▶ [Given exercise]
Nothing in the records may be left out or altered; reproduce them all exactly.

▶ [Records shown]
──────────

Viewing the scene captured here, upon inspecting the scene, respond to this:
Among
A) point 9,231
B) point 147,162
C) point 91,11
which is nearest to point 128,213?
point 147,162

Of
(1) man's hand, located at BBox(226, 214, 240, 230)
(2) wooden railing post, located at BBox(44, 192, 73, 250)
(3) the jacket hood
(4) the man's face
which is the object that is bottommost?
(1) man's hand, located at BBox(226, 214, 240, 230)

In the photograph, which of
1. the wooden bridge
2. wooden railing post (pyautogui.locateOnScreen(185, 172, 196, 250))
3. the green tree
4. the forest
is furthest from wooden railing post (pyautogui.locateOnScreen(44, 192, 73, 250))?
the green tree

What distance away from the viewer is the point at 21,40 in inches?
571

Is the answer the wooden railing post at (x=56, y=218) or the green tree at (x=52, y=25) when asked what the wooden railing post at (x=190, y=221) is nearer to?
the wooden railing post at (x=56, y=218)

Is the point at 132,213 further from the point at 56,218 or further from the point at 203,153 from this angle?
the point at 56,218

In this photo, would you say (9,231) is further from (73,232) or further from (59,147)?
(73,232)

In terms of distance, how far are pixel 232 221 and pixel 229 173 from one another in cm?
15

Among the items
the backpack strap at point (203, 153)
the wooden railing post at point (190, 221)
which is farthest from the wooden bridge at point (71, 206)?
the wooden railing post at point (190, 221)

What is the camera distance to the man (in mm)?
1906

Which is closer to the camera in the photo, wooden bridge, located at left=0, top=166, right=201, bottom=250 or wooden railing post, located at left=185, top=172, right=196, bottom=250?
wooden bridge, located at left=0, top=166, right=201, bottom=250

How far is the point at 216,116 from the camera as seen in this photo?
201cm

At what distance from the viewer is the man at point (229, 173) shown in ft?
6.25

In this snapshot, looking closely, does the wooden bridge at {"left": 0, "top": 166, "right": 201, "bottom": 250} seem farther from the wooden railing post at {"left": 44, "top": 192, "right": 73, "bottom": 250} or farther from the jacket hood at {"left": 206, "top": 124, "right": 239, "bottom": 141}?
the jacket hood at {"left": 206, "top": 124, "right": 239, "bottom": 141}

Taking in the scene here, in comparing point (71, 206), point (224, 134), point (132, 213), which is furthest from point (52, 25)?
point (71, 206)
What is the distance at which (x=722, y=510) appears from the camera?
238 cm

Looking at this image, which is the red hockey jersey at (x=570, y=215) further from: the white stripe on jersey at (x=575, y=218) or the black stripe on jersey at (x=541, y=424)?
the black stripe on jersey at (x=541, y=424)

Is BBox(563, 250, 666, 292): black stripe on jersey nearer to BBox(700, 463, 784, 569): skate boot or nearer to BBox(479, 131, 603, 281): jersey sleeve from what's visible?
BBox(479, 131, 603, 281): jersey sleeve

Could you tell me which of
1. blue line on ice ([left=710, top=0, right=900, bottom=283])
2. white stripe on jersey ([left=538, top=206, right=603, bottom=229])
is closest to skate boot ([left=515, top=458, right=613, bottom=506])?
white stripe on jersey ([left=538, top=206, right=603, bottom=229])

──────────

▶ [Answer to this problem]
Viewing the scene captured here, upon inspecting the scene, respond to this:
Among
A) point 9,231
B) point 147,162
C) point 91,11
which is nearest to point 128,213?
point 147,162

Of
(1) man's hand, located at BBox(226, 214, 240, 230)
(2) wooden railing post, located at BBox(44, 192, 73, 250)
(3) the jacket hood
(4) the man's face
which is the object that is bottommost?
(1) man's hand, located at BBox(226, 214, 240, 230)

In the photograph, which of
1. the wooden bridge
2. wooden railing post (pyautogui.locateOnScreen(185, 172, 196, 250))
3. the green tree
4. the forest
is furthest from wooden railing post (pyautogui.locateOnScreen(44, 192, 73, 250))?
the green tree

What distance away from the viewer is the point at 21,40 in inches?
571

Is the answer the wooden railing post at (x=56, y=218) or the green tree at (x=52, y=25) when asked what the wooden railing post at (x=190, y=221) is nearer to?
the wooden railing post at (x=56, y=218)

Is the point at 132,213 further from the point at 56,218 or further from the point at 203,153 from this angle?
the point at 56,218

In this photo, would you say (9,231) is further from (73,232) or further from (59,147)?
(73,232)

In terms of distance, how far are pixel 232 221 and pixel 229 173 from one another in cm?
15

Among the items
the backpack strap at point (203, 153)
the wooden railing post at point (190, 221)
which is farthest from the wooden bridge at point (71, 206)?
the wooden railing post at point (190, 221)

What is the camera distance to the man (in mm)?
1906

Which is closer to the camera in the photo, wooden bridge, located at left=0, top=166, right=201, bottom=250 or wooden railing post, located at left=185, top=172, right=196, bottom=250?
wooden bridge, located at left=0, top=166, right=201, bottom=250

How far is the point at 216,116 from the camera as seen in this photo?
201cm

At what distance from the viewer is the man at point (229, 173) shown in ft?
6.25

In this snapshot, looking closely, does the wooden bridge at {"left": 0, "top": 166, "right": 201, "bottom": 250} seem farther from the wooden railing post at {"left": 44, "top": 192, "right": 73, "bottom": 250} or farther from the jacket hood at {"left": 206, "top": 124, "right": 239, "bottom": 141}?
the jacket hood at {"left": 206, "top": 124, "right": 239, "bottom": 141}

Taking in the scene here, in comparing point (71, 206), point (224, 134), point (132, 213), which is furthest from point (52, 25)?
point (71, 206)
What is the distance at which (x=722, y=510) appears from the camera?
238 cm

Looking at this image, which is the red hockey jersey at (x=570, y=215) further from: the white stripe on jersey at (x=575, y=218) or the black stripe on jersey at (x=541, y=424)?
the black stripe on jersey at (x=541, y=424)

Is BBox(563, 250, 666, 292): black stripe on jersey nearer to BBox(700, 463, 784, 569): skate boot or nearer to BBox(479, 131, 603, 281): jersey sleeve from what's visible?
BBox(479, 131, 603, 281): jersey sleeve

Could you tell me which of
1. blue line on ice ([left=710, top=0, right=900, bottom=283])
2. white stripe on jersey ([left=538, top=206, right=603, bottom=229])
is closest to skate boot ([left=515, top=458, right=613, bottom=506])?
white stripe on jersey ([left=538, top=206, right=603, bottom=229])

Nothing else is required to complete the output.